In the Slope Formula, what is Rise Over Run?

As you consider the slope formula, remember that there are two ways to talk about slope: graphically and numerically. “Rise” and “run” are just ways of thinking about how we could generate a line. For example, if we have a slope of 2 and we’re on one point, we would move up 2 (rise) and to the right 1 (run) to find the next point. Take (0,0) as our starting place, which is the red point in the picture below. Up 2 (in the positive vertical direction) and to the right 1 (in the positive horizontal direction) would be the point (1,2). We can keep going. We could go up 2 more and to the right 1 more and we get to (2,4). Then, if we repeat this process again and we get to (3,6), and then (4,8), and so on.

Rise Over Run -image by Magoosh

Each point is up 2 and 1 to the right from the previous point. With a positive slope like 2, we can also go down 2 and to the left 1. It’s really just doing the up 2 and to the right 1 in reverse. If we started at (4,8), down 2 and to the left 1 would be (3,6), then (2,4), then (1,2). Finally, we’re back at (0,0), and we could keep going. (–1,–2), (–2,–4), and so on.

» **Data supplied**:
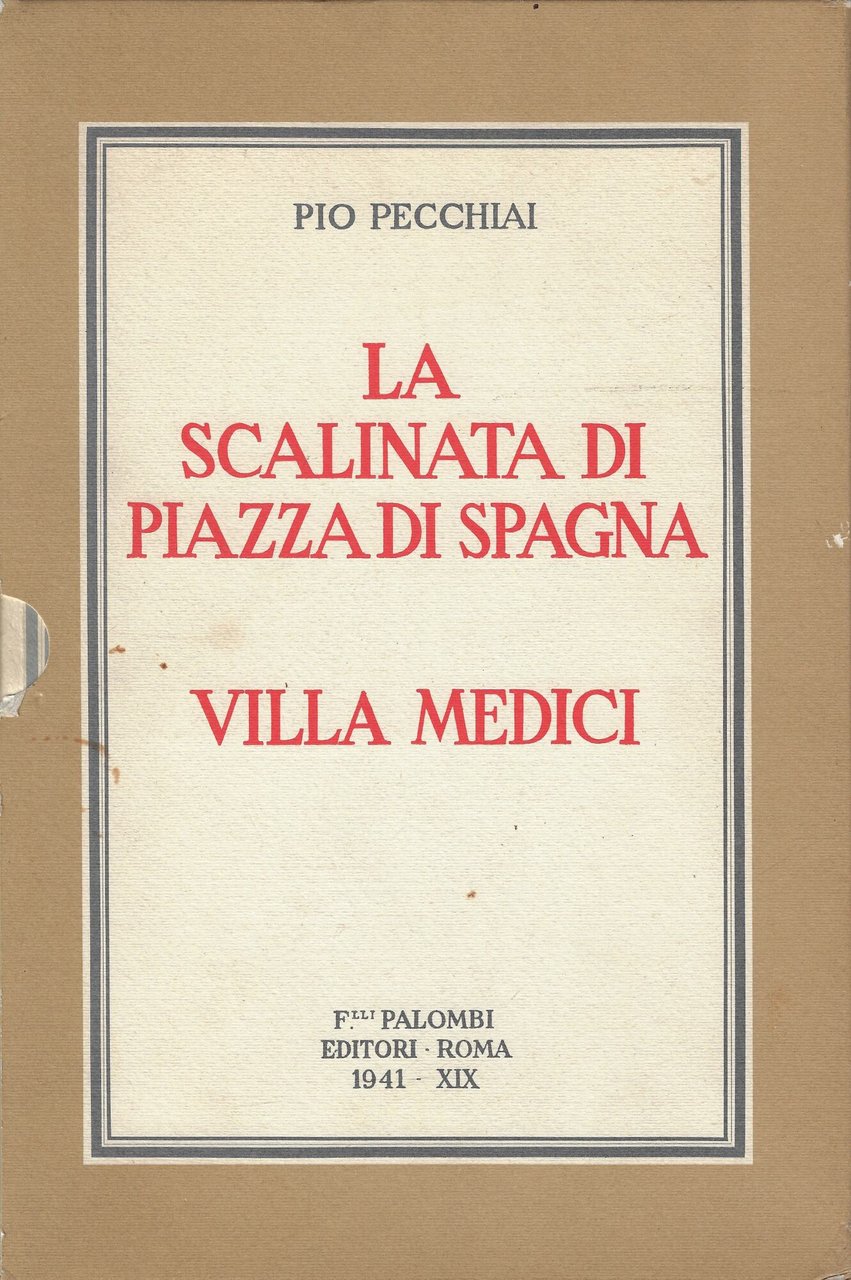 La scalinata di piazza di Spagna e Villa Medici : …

...

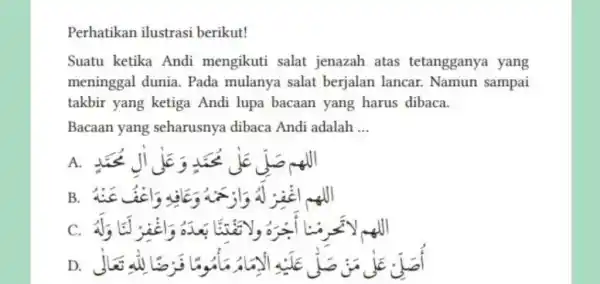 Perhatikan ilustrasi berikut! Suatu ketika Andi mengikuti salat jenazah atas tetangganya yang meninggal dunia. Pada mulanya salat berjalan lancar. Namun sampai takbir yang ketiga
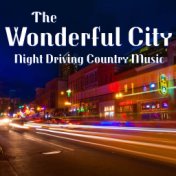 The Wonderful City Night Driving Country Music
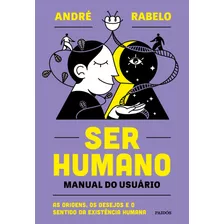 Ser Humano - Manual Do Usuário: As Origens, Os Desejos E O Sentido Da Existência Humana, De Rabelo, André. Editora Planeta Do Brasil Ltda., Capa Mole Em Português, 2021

» **Exercise A**: Translate this sentence from the passage on rise over run into Spanish: "Each point is up 2 and 1 to the right from the previous point."
» **Exercise B**: Write the next part of the passage on rise over run in the slope formula, starting after its last sentence.

» **Response area A**: Cada punto está 2 hacia arriba y 1 hacia la derecha respecto del punto anterior.

» **Response area B**:
slope formula -image by Magoosh

Finding Points and Building the Line With the Rise Over Run

Many problems rely on this approach — we use the slope formula to generate points on the line. Of course, lines are a collection of ALL points that are related by a given slope. You can see it in the image above. This is the line defined by the equation y = 2x, and if we graphed y = 2x we’d fill in all the gaps to make a straight line:

rise over run -image by magoosh

We can use the rise/run method to generate those points too! Remember we want a rise of 2 and a run of 1, but we don’t have to step by 2 and 1 to generate points. What about a rise of 1 and a run of ½? 1 divided by ½ is 2, just like 2 divided by 1. Start from (0,0) just like we did before. Next, go up by 1 and right by ½:

slope formula -image by magoosh

Decimals or Exponentially Large Numbers in the Rise Over Run

What about a rise over run that’s much smaller? How will rise over run be applied to the slope formula in that case?

0.1/0.05 = 2, so it’s still equivalent to a slope of 2.

rise over run -image by magoosh

It should be clear at this point that as long as the ratio of the y vertical component and the x horizontal component is equal to 2 in the slope formula, then the point will still be on the line. We can take as small a step in the slope formula as we want:

slope formula -image by magoosh

And as large a rise over run step as we want:

rise over run -image by magoosh

If the step in the vertical direction we take is twice the step in the horizontal direction — if the ratio of rise/run is 2/1, then the point will be on the line. That’s it! Whatever slope you get in a problem, you can use rise/run to determine where another point on the line will be.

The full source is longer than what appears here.